We start from selfie videos, which is a special type of video that is challenging for all video stabilization methods due to the dynamic occlusion. Our solution is to analyze motion of the foreground/background separately and jointly stabilize the motion. Specifically, we seek to use 3D human face model as a prior information of foreground motion. For the background, our approach tracks random pixels using optical flow. We exploit non-linear least squares optimization to stablize both the foreground/background motion. To make the process practical for commercial applications, we also designed an online version of the pipeline using a sliding window scheme. We also exploit deep learning techniques to replace optimization, resulting in orders of magnitude speed improvement compared to the state-of-the-art optimization based approaches.

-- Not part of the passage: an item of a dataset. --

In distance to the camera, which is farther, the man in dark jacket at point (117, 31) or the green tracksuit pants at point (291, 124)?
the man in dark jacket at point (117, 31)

Our works also generalize to the general video stabilization context. General video occlusion is free-form, therefore a more general scheme is required to appropriately constrain the video stabilization. We proposed two different solutions based on this principle. Both of our approaches use optical flow to analyze the motion and generate a dense warp field for stabilizing input frames. Our first approach seeks to constrain the frame warp field using a global linear transformation. In the second we designed specific metrics based on optical flow to exclude dynamic occlusions and motion boundaries. Our experiments show that our approach is more generalizable and produces both visually and quantatively better results compared to previous video stabilization methods.